‘If the Federal Reserve can float trillions of dollars to large financial institutions at low interest rates to grow the economy, surely they can float the Department of Education the money to fund our students, keep us competitive, and grow our middle class.”
That is the logic behind the first piece of legislation from Harvard Law School professor-cum-Massachusetts senator Elizabeth Warren, introduced in the Senate two weeks ago. The Bank on Students Loan Fairness Act seeks to extend to students the same loan interest rates allegedly offered to the country’s chief financial institutions. Among the problems with the bill? Said interest rates for said greedy banks do not exist. But that is a minor detail in Warren’s latest exercise in cheap populism.

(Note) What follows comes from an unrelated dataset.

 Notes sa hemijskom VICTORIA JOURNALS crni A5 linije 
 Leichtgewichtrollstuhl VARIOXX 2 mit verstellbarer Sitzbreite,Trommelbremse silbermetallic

During the summer of 2012, as Barack Obama and Mitt Romney competed in a game of “How Low Can You Go?” on federal student-loan interest rates, Congress tussled to a stalemate on the issue, settling for a one-year extension of the 3.4 percent interest rate on subsidized Stafford loans, those available to students with demonstrated financial need. The government pays the interest on subsidized Stafford loans while the student is in school (hence “subsidized”). But the current rate extension is set to expire July 1, and if Congress does not act, the interest rate will double for 7 million students.
“We can’t afford to wait,” Warren has said, doing her best to rally supporters to action in a made-up crisis. We are in need of a long-term solution, but Warren’s bill is not it.
Brookings Institution fellows Matthew M. Chingos and Beth Akers dismiss the proposal as “a cheap political gimmick.” Not only would it be in effect for only one year, but, as they neatly summarize the proposal’s approach, it “confuses market interest rates on long-term loans (such as the ten-year Treasury rate) with the Federal Reserve’s Discount Window (used to make short-term loans to banks), and it also does not reflect the administrative costs and default risk that increase the costs of the federal student-loan program.”
In pushing her bill, Warren, for her political convenience, has studiously misrepresented the interest rates extended to banks. “The banks pay interest that is one-ninth of the amount that students will be asked to pay,” she complained. “That’s just wrong. It doesn’t reflect our values.” Warren derided the notion that “the banks get exceptionally low interest rates because the economy is still shaky and banks need access to cheap credit to continue the recovery,” adding, “our students are just as important to our recovery as our banks.”
What Warren is alluding to is the Federal Reserve Discount Window, which the Fed defines as “an instrument of monetary policy that allows eligible institutions to borrow money, usually on a short-term basis, to meet temporary shortages of liquidity caused by internal or external disruptions.” Warren may have been a professor in a past life, but even the most rabid deconstructionist is unlikely to associate an “institution” that has “temporary shortages of liquidity” with a typical college student.
But it is not confusion; it is misrepresentation. The Discount Window is an emergency measure used to prevent runs on banks; it is offered “short-term.” And these measures are typically very short-term: frequently, overnight.
As the Daily Beast’s Megan McArdle observes, “No one except possibly a lunatic has told Elizabeth Warren that banks are getting 0.75 percent at the discount window as a thank-you for all the hard work they’re doing helping the economy.” Banks get those low rates for three sound reasons: “The borrowers have assets and income that are easy to seize, the loans are quite short term, and the banks are required to put up collateral. . . . Students, on the other hand, are borrowing for a decade, and the only thing they’re putting up as a guarantee is their character.”